## TASK SET:
[A] In the post about Fired Up pizza in Denver, do these statements agree with the text? (i) The restaurant is half a block south of the Art Museum. (ii) Street parking there is free. (iii) The original goat farm for Haystack goat cheese is in Niwot. Answer yes or no for each and quote the words that decide it.
[B] List each line of visitor information in the post about Fired Up pizza in Denver, starting after "Artisan pizza, fire oven" and ending with the phone number.
[C] Return the passage of the post about Fired Up pizza in Denver from "It's not chiseled" to "these blurry things.".

## EXTRACT PROVIDED:
>>>

Fired Up, Pizza, Denver Colorado



Artisan pizza, fire oven

1135 Bannock
1/2 block south of Art Museum
Street parking, takes quarters + nearby lots
Reservations available www.gtfiredup.com
303-825-1995



Coloradoan, lamb with Haystack goat cheese

Haystack goat cheese is big around here

Original goat farm in Niwot where there is a large hill shaped like a haystack

Salad Caprese, it's breezy.



Cool. Can I be in you guyzez club?



Why this? Because I like it, that's why.






It's not chiseled in stone, here is the lunch menu. You have to click around to see it all or PDF, but it's a bit more 'splainy than the paper menu. Nice site, not overwrought as some restaurant sites are, but I'd prefer the menus were put on one page on the website for savings in clicking, you know, like a resume. It's tricky, how to cram it all into one page and make it look simple and the impulse for designers is to break it all down and spread it all out, but that is not so necessary here.   




Apologies for these blurry things.

I guess I have a lot to learn outside my own controlled little setup. I don't trust my judgement, this was all automatic. And now I don't trust automatic. 

[the camera didn't know it needed to be a little more fast for the flame and a little more open to compensate for poor light.  That is, wrongly fast and wrongly wide open according to its algorithmic calculations. It could have, but I didn't tell it that.]

Never even considered letting it use its own flash. We just don't do that. And I thought I was getting really good results too. I can do much better than this. Sorry.

<<<

(Outline records)
>>>

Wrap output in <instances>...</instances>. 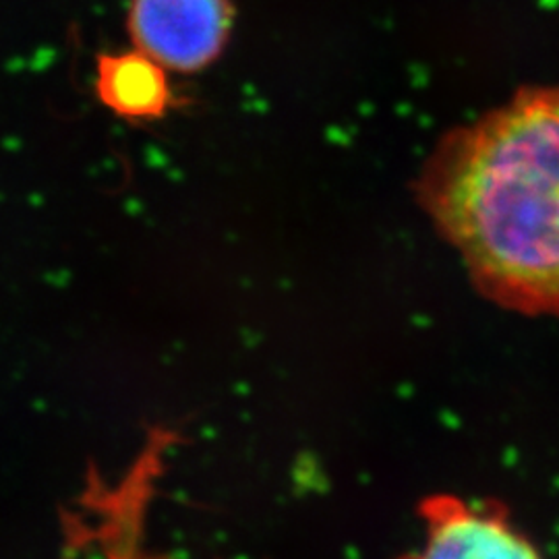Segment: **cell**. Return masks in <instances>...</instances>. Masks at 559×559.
Masks as SVG:
<instances>
[{
	"instance_id": "cell-1",
	"label": "cell",
	"mask_w": 559,
	"mask_h": 559,
	"mask_svg": "<svg viewBox=\"0 0 559 559\" xmlns=\"http://www.w3.org/2000/svg\"><path fill=\"white\" fill-rule=\"evenodd\" d=\"M417 200L483 297L559 318V87H524L445 135Z\"/></svg>"
},
{
	"instance_id": "cell-4",
	"label": "cell",
	"mask_w": 559,
	"mask_h": 559,
	"mask_svg": "<svg viewBox=\"0 0 559 559\" xmlns=\"http://www.w3.org/2000/svg\"><path fill=\"white\" fill-rule=\"evenodd\" d=\"M173 73L140 48L102 52L96 60L94 92L106 110L129 122L166 119L179 96L173 87Z\"/></svg>"
},
{
	"instance_id": "cell-3",
	"label": "cell",
	"mask_w": 559,
	"mask_h": 559,
	"mask_svg": "<svg viewBox=\"0 0 559 559\" xmlns=\"http://www.w3.org/2000/svg\"><path fill=\"white\" fill-rule=\"evenodd\" d=\"M420 514L423 545L402 559H540L535 543L498 503L438 496L423 501Z\"/></svg>"
},
{
	"instance_id": "cell-2",
	"label": "cell",
	"mask_w": 559,
	"mask_h": 559,
	"mask_svg": "<svg viewBox=\"0 0 559 559\" xmlns=\"http://www.w3.org/2000/svg\"><path fill=\"white\" fill-rule=\"evenodd\" d=\"M131 44L173 75H195L221 59L235 29L233 0H131Z\"/></svg>"
}]
</instances>
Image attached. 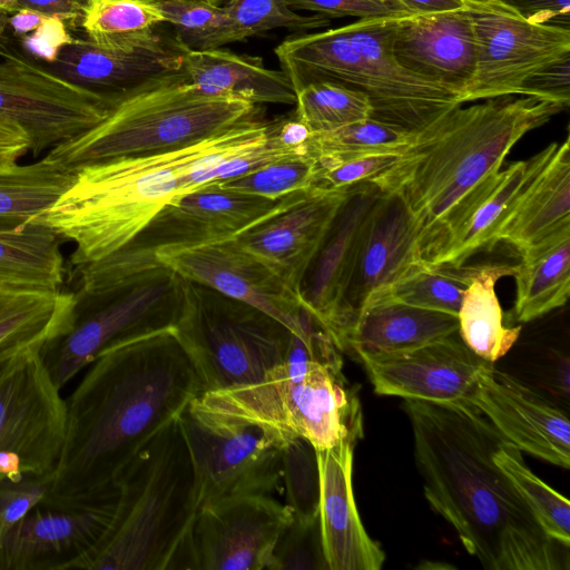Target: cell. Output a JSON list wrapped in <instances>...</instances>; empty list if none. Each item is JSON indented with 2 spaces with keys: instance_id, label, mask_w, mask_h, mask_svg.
Returning <instances> with one entry per match:
<instances>
[{
  "instance_id": "cell-8",
  "label": "cell",
  "mask_w": 570,
  "mask_h": 570,
  "mask_svg": "<svg viewBox=\"0 0 570 570\" xmlns=\"http://www.w3.org/2000/svg\"><path fill=\"white\" fill-rule=\"evenodd\" d=\"M75 272L79 286L70 326L41 348L60 390L105 350L174 330L185 299V278L157 258H104Z\"/></svg>"
},
{
  "instance_id": "cell-30",
  "label": "cell",
  "mask_w": 570,
  "mask_h": 570,
  "mask_svg": "<svg viewBox=\"0 0 570 570\" xmlns=\"http://www.w3.org/2000/svg\"><path fill=\"white\" fill-rule=\"evenodd\" d=\"M514 265V317L531 322L562 307L570 293V226L519 253Z\"/></svg>"
},
{
  "instance_id": "cell-12",
  "label": "cell",
  "mask_w": 570,
  "mask_h": 570,
  "mask_svg": "<svg viewBox=\"0 0 570 570\" xmlns=\"http://www.w3.org/2000/svg\"><path fill=\"white\" fill-rule=\"evenodd\" d=\"M14 355L0 377V481L51 478L62 450L67 403L41 357Z\"/></svg>"
},
{
  "instance_id": "cell-48",
  "label": "cell",
  "mask_w": 570,
  "mask_h": 570,
  "mask_svg": "<svg viewBox=\"0 0 570 570\" xmlns=\"http://www.w3.org/2000/svg\"><path fill=\"white\" fill-rule=\"evenodd\" d=\"M287 3L295 11H309L328 19L342 17L399 18L414 14L405 9L373 0H287Z\"/></svg>"
},
{
  "instance_id": "cell-19",
  "label": "cell",
  "mask_w": 570,
  "mask_h": 570,
  "mask_svg": "<svg viewBox=\"0 0 570 570\" xmlns=\"http://www.w3.org/2000/svg\"><path fill=\"white\" fill-rule=\"evenodd\" d=\"M116 495L87 503L42 501L0 540V570H71L115 517Z\"/></svg>"
},
{
  "instance_id": "cell-55",
  "label": "cell",
  "mask_w": 570,
  "mask_h": 570,
  "mask_svg": "<svg viewBox=\"0 0 570 570\" xmlns=\"http://www.w3.org/2000/svg\"><path fill=\"white\" fill-rule=\"evenodd\" d=\"M29 348V347H28ZM27 350V348H24ZM24 350H21V351H4V352H0V377L3 373V371L6 370L7 365L9 364V362L11 361V358L17 355L18 353L24 351Z\"/></svg>"
},
{
  "instance_id": "cell-56",
  "label": "cell",
  "mask_w": 570,
  "mask_h": 570,
  "mask_svg": "<svg viewBox=\"0 0 570 570\" xmlns=\"http://www.w3.org/2000/svg\"><path fill=\"white\" fill-rule=\"evenodd\" d=\"M17 11V0H0V12L12 13Z\"/></svg>"
},
{
  "instance_id": "cell-51",
  "label": "cell",
  "mask_w": 570,
  "mask_h": 570,
  "mask_svg": "<svg viewBox=\"0 0 570 570\" xmlns=\"http://www.w3.org/2000/svg\"><path fill=\"white\" fill-rule=\"evenodd\" d=\"M85 3L86 0H17V11L29 9L59 17L67 26L79 27Z\"/></svg>"
},
{
  "instance_id": "cell-21",
  "label": "cell",
  "mask_w": 570,
  "mask_h": 570,
  "mask_svg": "<svg viewBox=\"0 0 570 570\" xmlns=\"http://www.w3.org/2000/svg\"><path fill=\"white\" fill-rule=\"evenodd\" d=\"M381 195L373 183L354 185L298 288L303 307L337 347L345 331V296L372 209Z\"/></svg>"
},
{
  "instance_id": "cell-18",
  "label": "cell",
  "mask_w": 570,
  "mask_h": 570,
  "mask_svg": "<svg viewBox=\"0 0 570 570\" xmlns=\"http://www.w3.org/2000/svg\"><path fill=\"white\" fill-rule=\"evenodd\" d=\"M355 356L376 394L442 404L473 405L482 373L494 364L473 353L459 332L413 348Z\"/></svg>"
},
{
  "instance_id": "cell-24",
  "label": "cell",
  "mask_w": 570,
  "mask_h": 570,
  "mask_svg": "<svg viewBox=\"0 0 570 570\" xmlns=\"http://www.w3.org/2000/svg\"><path fill=\"white\" fill-rule=\"evenodd\" d=\"M392 52L401 67L456 94L465 104L476 66L465 2L455 10L395 18Z\"/></svg>"
},
{
  "instance_id": "cell-36",
  "label": "cell",
  "mask_w": 570,
  "mask_h": 570,
  "mask_svg": "<svg viewBox=\"0 0 570 570\" xmlns=\"http://www.w3.org/2000/svg\"><path fill=\"white\" fill-rule=\"evenodd\" d=\"M481 266L434 264L423 259L380 292L412 306L458 316L463 293Z\"/></svg>"
},
{
  "instance_id": "cell-29",
  "label": "cell",
  "mask_w": 570,
  "mask_h": 570,
  "mask_svg": "<svg viewBox=\"0 0 570 570\" xmlns=\"http://www.w3.org/2000/svg\"><path fill=\"white\" fill-rule=\"evenodd\" d=\"M199 91L242 99L254 105H295L296 95L282 70L268 69L262 58L227 49L188 50L180 69Z\"/></svg>"
},
{
  "instance_id": "cell-14",
  "label": "cell",
  "mask_w": 570,
  "mask_h": 570,
  "mask_svg": "<svg viewBox=\"0 0 570 570\" xmlns=\"http://www.w3.org/2000/svg\"><path fill=\"white\" fill-rule=\"evenodd\" d=\"M464 2L476 46L464 102L520 95L531 76L570 53V29L530 22L501 0Z\"/></svg>"
},
{
  "instance_id": "cell-33",
  "label": "cell",
  "mask_w": 570,
  "mask_h": 570,
  "mask_svg": "<svg viewBox=\"0 0 570 570\" xmlns=\"http://www.w3.org/2000/svg\"><path fill=\"white\" fill-rule=\"evenodd\" d=\"M514 265L482 264L463 293L458 312L459 335L478 356L494 363L518 341L521 326L503 324V313L495 293L497 282L512 276Z\"/></svg>"
},
{
  "instance_id": "cell-2",
  "label": "cell",
  "mask_w": 570,
  "mask_h": 570,
  "mask_svg": "<svg viewBox=\"0 0 570 570\" xmlns=\"http://www.w3.org/2000/svg\"><path fill=\"white\" fill-rule=\"evenodd\" d=\"M431 508L489 570L569 568V547L547 534L493 456L508 439L472 404L404 400Z\"/></svg>"
},
{
  "instance_id": "cell-43",
  "label": "cell",
  "mask_w": 570,
  "mask_h": 570,
  "mask_svg": "<svg viewBox=\"0 0 570 570\" xmlns=\"http://www.w3.org/2000/svg\"><path fill=\"white\" fill-rule=\"evenodd\" d=\"M317 171V160L308 154H302L276 159L218 184L229 190L279 199L313 187Z\"/></svg>"
},
{
  "instance_id": "cell-31",
  "label": "cell",
  "mask_w": 570,
  "mask_h": 570,
  "mask_svg": "<svg viewBox=\"0 0 570 570\" xmlns=\"http://www.w3.org/2000/svg\"><path fill=\"white\" fill-rule=\"evenodd\" d=\"M540 156L541 151L527 160L511 163L501 170L492 189L450 235L431 263L462 265L475 254L491 249L498 243V234Z\"/></svg>"
},
{
  "instance_id": "cell-32",
  "label": "cell",
  "mask_w": 570,
  "mask_h": 570,
  "mask_svg": "<svg viewBox=\"0 0 570 570\" xmlns=\"http://www.w3.org/2000/svg\"><path fill=\"white\" fill-rule=\"evenodd\" d=\"M73 293L0 285V352L45 346L67 332Z\"/></svg>"
},
{
  "instance_id": "cell-26",
  "label": "cell",
  "mask_w": 570,
  "mask_h": 570,
  "mask_svg": "<svg viewBox=\"0 0 570 570\" xmlns=\"http://www.w3.org/2000/svg\"><path fill=\"white\" fill-rule=\"evenodd\" d=\"M350 442L316 450L320 474L318 517L328 570H380L385 554L366 532L356 508Z\"/></svg>"
},
{
  "instance_id": "cell-9",
  "label": "cell",
  "mask_w": 570,
  "mask_h": 570,
  "mask_svg": "<svg viewBox=\"0 0 570 570\" xmlns=\"http://www.w3.org/2000/svg\"><path fill=\"white\" fill-rule=\"evenodd\" d=\"M256 105L212 96L177 71L120 97L108 115L80 136L50 149L65 168L178 149L254 118Z\"/></svg>"
},
{
  "instance_id": "cell-28",
  "label": "cell",
  "mask_w": 570,
  "mask_h": 570,
  "mask_svg": "<svg viewBox=\"0 0 570 570\" xmlns=\"http://www.w3.org/2000/svg\"><path fill=\"white\" fill-rule=\"evenodd\" d=\"M458 331L456 315L412 306L377 292L358 311L344 336L342 352L357 355L407 350Z\"/></svg>"
},
{
  "instance_id": "cell-45",
  "label": "cell",
  "mask_w": 570,
  "mask_h": 570,
  "mask_svg": "<svg viewBox=\"0 0 570 570\" xmlns=\"http://www.w3.org/2000/svg\"><path fill=\"white\" fill-rule=\"evenodd\" d=\"M269 570H328L320 517L308 522L293 518L278 537Z\"/></svg>"
},
{
  "instance_id": "cell-22",
  "label": "cell",
  "mask_w": 570,
  "mask_h": 570,
  "mask_svg": "<svg viewBox=\"0 0 570 570\" xmlns=\"http://www.w3.org/2000/svg\"><path fill=\"white\" fill-rule=\"evenodd\" d=\"M187 51L175 37L157 32L145 40L117 46L76 38L48 68L80 87L120 98L179 71Z\"/></svg>"
},
{
  "instance_id": "cell-41",
  "label": "cell",
  "mask_w": 570,
  "mask_h": 570,
  "mask_svg": "<svg viewBox=\"0 0 570 570\" xmlns=\"http://www.w3.org/2000/svg\"><path fill=\"white\" fill-rule=\"evenodd\" d=\"M295 95L294 115L312 132L333 130L372 116L367 96L341 83L312 82Z\"/></svg>"
},
{
  "instance_id": "cell-15",
  "label": "cell",
  "mask_w": 570,
  "mask_h": 570,
  "mask_svg": "<svg viewBox=\"0 0 570 570\" xmlns=\"http://www.w3.org/2000/svg\"><path fill=\"white\" fill-rule=\"evenodd\" d=\"M293 518L272 494L202 504L188 535L189 570H269L278 537Z\"/></svg>"
},
{
  "instance_id": "cell-42",
  "label": "cell",
  "mask_w": 570,
  "mask_h": 570,
  "mask_svg": "<svg viewBox=\"0 0 570 570\" xmlns=\"http://www.w3.org/2000/svg\"><path fill=\"white\" fill-rule=\"evenodd\" d=\"M281 479L286 507L293 517L308 522L318 517L320 474L316 449L306 439H288L281 452Z\"/></svg>"
},
{
  "instance_id": "cell-37",
  "label": "cell",
  "mask_w": 570,
  "mask_h": 570,
  "mask_svg": "<svg viewBox=\"0 0 570 570\" xmlns=\"http://www.w3.org/2000/svg\"><path fill=\"white\" fill-rule=\"evenodd\" d=\"M164 22L155 0H86L79 28L95 43L117 46L145 40Z\"/></svg>"
},
{
  "instance_id": "cell-27",
  "label": "cell",
  "mask_w": 570,
  "mask_h": 570,
  "mask_svg": "<svg viewBox=\"0 0 570 570\" xmlns=\"http://www.w3.org/2000/svg\"><path fill=\"white\" fill-rule=\"evenodd\" d=\"M570 226L569 136L541 150L513 209L498 234L519 253Z\"/></svg>"
},
{
  "instance_id": "cell-44",
  "label": "cell",
  "mask_w": 570,
  "mask_h": 570,
  "mask_svg": "<svg viewBox=\"0 0 570 570\" xmlns=\"http://www.w3.org/2000/svg\"><path fill=\"white\" fill-rule=\"evenodd\" d=\"M166 22L175 28V38L193 51L216 49L225 24L223 7L197 0L157 1Z\"/></svg>"
},
{
  "instance_id": "cell-3",
  "label": "cell",
  "mask_w": 570,
  "mask_h": 570,
  "mask_svg": "<svg viewBox=\"0 0 570 570\" xmlns=\"http://www.w3.org/2000/svg\"><path fill=\"white\" fill-rule=\"evenodd\" d=\"M567 107L532 96H501L456 106L414 132L401 159L376 179L397 193L420 227L424 261L495 185L513 146Z\"/></svg>"
},
{
  "instance_id": "cell-52",
  "label": "cell",
  "mask_w": 570,
  "mask_h": 570,
  "mask_svg": "<svg viewBox=\"0 0 570 570\" xmlns=\"http://www.w3.org/2000/svg\"><path fill=\"white\" fill-rule=\"evenodd\" d=\"M47 17L29 9H20L12 13L0 12V33L8 30L19 39L36 30Z\"/></svg>"
},
{
  "instance_id": "cell-4",
  "label": "cell",
  "mask_w": 570,
  "mask_h": 570,
  "mask_svg": "<svg viewBox=\"0 0 570 570\" xmlns=\"http://www.w3.org/2000/svg\"><path fill=\"white\" fill-rule=\"evenodd\" d=\"M268 129L269 122L254 117L178 149L85 165L58 200L29 224L45 225L73 243V269L98 262L129 244L179 195L185 176L262 144Z\"/></svg>"
},
{
  "instance_id": "cell-6",
  "label": "cell",
  "mask_w": 570,
  "mask_h": 570,
  "mask_svg": "<svg viewBox=\"0 0 570 570\" xmlns=\"http://www.w3.org/2000/svg\"><path fill=\"white\" fill-rule=\"evenodd\" d=\"M116 485L112 522L77 569L189 570L188 535L199 501L179 416L131 458Z\"/></svg>"
},
{
  "instance_id": "cell-17",
  "label": "cell",
  "mask_w": 570,
  "mask_h": 570,
  "mask_svg": "<svg viewBox=\"0 0 570 570\" xmlns=\"http://www.w3.org/2000/svg\"><path fill=\"white\" fill-rule=\"evenodd\" d=\"M155 257L183 278L210 287L261 309L301 332L312 315L294 291L268 264L235 237L184 247H163Z\"/></svg>"
},
{
  "instance_id": "cell-54",
  "label": "cell",
  "mask_w": 570,
  "mask_h": 570,
  "mask_svg": "<svg viewBox=\"0 0 570 570\" xmlns=\"http://www.w3.org/2000/svg\"><path fill=\"white\" fill-rule=\"evenodd\" d=\"M0 145L29 147V141L22 130L0 121Z\"/></svg>"
},
{
  "instance_id": "cell-40",
  "label": "cell",
  "mask_w": 570,
  "mask_h": 570,
  "mask_svg": "<svg viewBox=\"0 0 570 570\" xmlns=\"http://www.w3.org/2000/svg\"><path fill=\"white\" fill-rule=\"evenodd\" d=\"M493 459L523 497L547 534L569 547L568 499L539 479L524 463L521 451L509 440L501 444Z\"/></svg>"
},
{
  "instance_id": "cell-10",
  "label": "cell",
  "mask_w": 570,
  "mask_h": 570,
  "mask_svg": "<svg viewBox=\"0 0 570 570\" xmlns=\"http://www.w3.org/2000/svg\"><path fill=\"white\" fill-rule=\"evenodd\" d=\"M174 332L205 392L261 381L286 356L293 332L261 309L185 279L183 312Z\"/></svg>"
},
{
  "instance_id": "cell-5",
  "label": "cell",
  "mask_w": 570,
  "mask_h": 570,
  "mask_svg": "<svg viewBox=\"0 0 570 570\" xmlns=\"http://www.w3.org/2000/svg\"><path fill=\"white\" fill-rule=\"evenodd\" d=\"M342 351L312 317L293 333L285 358L261 381L205 392L188 410L205 419L255 424L288 440H308L316 450L364 436L355 386L343 374Z\"/></svg>"
},
{
  "instance_id": "cell-7",
  "label": "cell",
  "mask_w": 570,
  "mask_h": 570,
  "mask_svg": "<svg viewBox=\"0 0 570 570\" xmlns=\"http://www.w3.org/2000/svg\"><path fill=\"white\" fill-rule=\"evenodd\" d=\"M394 21L365 18L297 33L274 51L295 94L312 82L341 83L367 96L372 119L417 132L463 102L456 94L397 63L392 52Z\"/></svg>"
},
{
  "instance_id": "cell-13",
  "label": "cell",
  "mask_w": 570,
  "mask_h": 570,
  "mask_svg": "<svg viewBox=\"0 0 570 570\" xmlns=\"http://www.w3.org/2000/svg\"><path fill=\"white\" fill-rule=\"evenodd\" d=\"M179 422L193 460L199 507L278 489L286 439L255 424L200 417L188 407Z\"/></svg>"
},
{
  "instance_id": "cell-39",
  "label": "cell",
  "mask_w": 570,
  "mask_h": 570,
  "mask_svg": "<svg viewBox=\"0 0 570 570\" xmlns=\"http://www.w3.org/2000/svg\"><path fill=\"white\" fill-rule=\"evenodd\" d=\"M223 9L225 24L217 37L216 48L277 28L305 33L331 26V20L322 14L297 13L287 0H229Z\"/></svg>"
},
{
  "instance_id": "cell-49",
  "label": "cell",
  "mask_w": 570,
  "mask_h": 570,
  "mask_svg": "<svg viewBox=\"0 0 570 570\" xmlns=\"http://www.w3.org/2000/svg\"><path fill=\"white\" fill-rule=\"evenodd\" d=\"M68 28L61 18L48 16L36 30L19 38L22 52L33 60L53 63L61 50L76 39Z\"/></svg>"
},
{
  "instance_id": "cell-53",
  "label": "cell",
  "mask_w": 570,
  "mask_h": 570,
  "mask_svg": "<svg viewBox=\"0 0 570 570\" xmlns=\"http://www.w3.org/2000/svg\"><path fill=\"white\" fill-rule=\"evenodd\" d=\"M415 14H425L460 9L464 0H396Z\"/></svg>"
},
{
  "instance_id": "cell-11",
  "label": "cell",
  "mask_w": 570,
  "mask_h": 570,
  "mask_svg": "<svg viewBox=\"0 0 570 570\" xmlns=\"http://www.w3.org/2000/svg\"><path fill=\"white\" fill-rule=\"evenodd\" d=\"M119 98L66 80L0 36V121L40 155L98 125Z\"/></svg>"
},
{
  "instance_id": "cell-59",
  "label": "cell",
  "mask_w": 570,
  "mask_h": 570,
  "mask_svg": "<svg viewBox=\"0 0 570 570\" xmlns=\"http://www.w3.org/2000/svg\"><path fill=\"white\" fill-rule=\"evenodd\" d=\"M468 2H484V1H491V0H464Z\"/></svg>"
},
{
  "instance_id": "cell-20",
  "label": "cell",
  "mask_w": 570,
  "mask_h": 570,
  "mask_svg": "<svg viewBox=\"0 0 570 570\" xmlns=\"http://www.w3.org/2000/svg\"><path fill=\"white\" fill-rule=\"evenodd\" d=\"M352 187L313 186L295 191L279 209L235 239L298 293L307 268Z\"/></svg>"
},
{
  "instance_id": "cell-1",
  "label": "cell",
  "mask_w": 570,
  "mask_h": 570,
  "mask_svg": "<svg viewBox=\"0 0 570 570\" xmlns=\"http://www.w3.org/2000/svg\"><path fill=\"white\" fill-rule=\"evenodd\" d=\"M200 394L174 330L101 352L66 401V436L43 501L87 503L117 494L126 464Z\"/></svg>"
},
{
  "instance_id": "cell-34",
  "label": "cell",
  "mask_w": 570,
  "mask_h": 570,
  "mask_svg": "<svg viewBox=\"0 0 570 570\" xmlns=\"http://www.w3.org/2000/svg\"><path fill=\"white\" fill-rule=\"evenodd\" d=\"M62 239L49 227L31 223L0 230V285L60 292L65 282Z\"/></svg>"
},
{
  "instance_id": "cell-38",
  "label": "cell",
  "mask_w": 570,
  "mask_h": 570,
  "mask_svg": "<svg viewBox=\"0 0 570 570\" xmlns=\"http://www.w3.org/2000/svg\"><path fill=\"white\" fill-rule=\"evenodd\" d=\"M414 132L372 118L320 132H311L306 154L318 164L346 160L357 156L404 151Z\"/></svg>"
},
{
  "instance_id": "cell-16",
  "label": "cell",
  "mask_w": 570,
  "mask_h": 570,
  "mask_svg": "<svg viewBox=\"0 0 570 570\" xmlns=\"http://www.w3.org/2000/svg\"><path fill=\"white\" fill-rule=\"evenodd\" d=\"M289 196L268 199L207 184L173 197L129 244L108 257L148 262L156 259V250L163 247L233 238L279 209Z\"/></svg>"
},
{
  "instance_id": "cell-57",
  "label": "cell",
  "mask_w": 570,
  "mask_h": 570,
  "mask_svg": "<svg viewBox=\"0 0 570 570\" xmlns=\"http://www.w3.org/2000/svg\"><path fill=\"white\" fill-rule=\"evenodd\" d=\"M373 1L385 3V4H390V6H394V7H399V8H402V9H405V10L412 12L411 10H409L406 7H404L402 3L397 2L396 0H373Z\"/></svg>"
},
{
  "instance_id": "cell-60",
  "label": "cell",
  "mask_w": 570,
  "mask_h": 570,
  "mask_svg": "<svg viewBox=\"0 0 570 570\" xmlns=\"http://www.w3.org/2000/svg\"><path fill=\"white\" fill-rule=\"evenodd\" d=\"M0 36H1V33H0Z\"/></svg>"
},
{
  "instance_id": "cell-50",
  "label": "cell",
  "mask_w": 570,
  "mask_h": 570,
  "mask_svg": "<svg viewBox=\"0 0 570 570\" xmlns=\"http://www.w3.org/2000/svg\"><path fill=\"white\" fill-rule=\"evenodd\" d=\"M521 96H532L562 104L570 102V53L531 76L520 90Z\"/></svg>"
},
{
  "instance_id": "cell-58",
  "label": "cell",
  "mask_w": 570,
  "mask_h": 570,
  "mask_svg": "<svg viewBox=\"0 0 570 570\" xmlns=\"http://www.w3.org/2000/svg\"><path fill=\"white\" fill-rule=\"evenodd\" d=\"M155 1H171V0H155ZM197 1H204V2H209V3H213V4H220V2L223 0H197Z\"/></svg>"
},
{
  "instance_id": "cell-25",
  "label": "cell",
  "mask_w": 570,
  "mask_h": 570,
  "mask_svg": "<svg viewBox=\"0 0 570 570\" xmlns=\"http://www.w3.org/2000/svg\"><path fill=\"white\" fill-rule=\"evenodd\" d=\"M423 261L417 222L395 191H382L363 234L345 296V331L351 328L366 298L386 289Z\"/></svg>"
},
{
  "instance_id": "cell-23",
  "label": "cell",
  "mask_w": 570,
  "mask_h": 570,
  "mask_svg": "<svg viewBox=\"0 0 570 570\" xmlns=\"http://www.w3.org/2000/svg\"><path fill=\"white\" fill-rule=\"evenodd\" d=\"M473 405L520 451L569 469L568 415L541 393L492 364L480 377Z\"/></svg>"
},
{
  "instance_id": "cell-35",
  "label": "cell",
  "mask_w": 570,
  "mask_h": 570,
  "mask_svg": "<svg viewBox=\"0 0 570 570\" xmlns=\"http://www.w3.org/2000/svg\"><path fill=\"white\" fill-rule=\"evenodd\" d=\"M75 171L49 159L0 168V230L24 228L70 187Z\"/></svg>"
},
{
  "instance_id": "cell-46",
  "label": "cell",
  "mask_w": 570,
  "mask_h": 570,
  "mask_svg": "<svg viewBox=\"0 0 570 570\" xmlns=\"http://www.w3.org/2000/svg\"><path fill=\"white\" fill-rule=\"evenodd\" d=\"M403 151L357 156L346 160L318 164L315 185L336 189L376 179L401 159Z\"/></svg>"
},
{
  "instance_id": "cell-47",
  "label": "cell",
  "mask_w": 570,
  "mask_h": 570,
  "mask_svg": "<svg viewBox=\"0 0 570 570\" xmlns=\"http://www.w3.org/2000/svg\"><path fill=\"white\" fill-rule=\"evenodd\" d=\"M49 478L0 481V540L48 495Z\"/></svg>"
}]
</instances>
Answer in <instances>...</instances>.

<<<

## SOLUTION SET:
[A]
(i) Yes: "1/2 block south of Art Museum"
(ii) No: "Street parking, takes quarters + nearby lots"
(iii) Yes: "Original goat farm in Niwot where there is a large hill shaped like a haystack"

[B]
1135 Bannock
1/2 block south of Art Museum
Street parking, takes quarters + nearby lots
Reservations available www.gtfiredup.com
303-825-1995

[C]
It's not chiseled in stone, here is the lunch menu. You have to click around to see it all or PDF, but it's a bit more 'splainy than the paper menu. Nice site, not overwrought as some restaurant sites are, but I'd prefer the menus were put on one page on the website for savings in clicking, you know, like a resume. It's tricky, how to cram it all into one page and make it look simple and the impulse for designers is to break it all down and spread it all out, but that is not so necessary here.   




Apologies for these blurry things.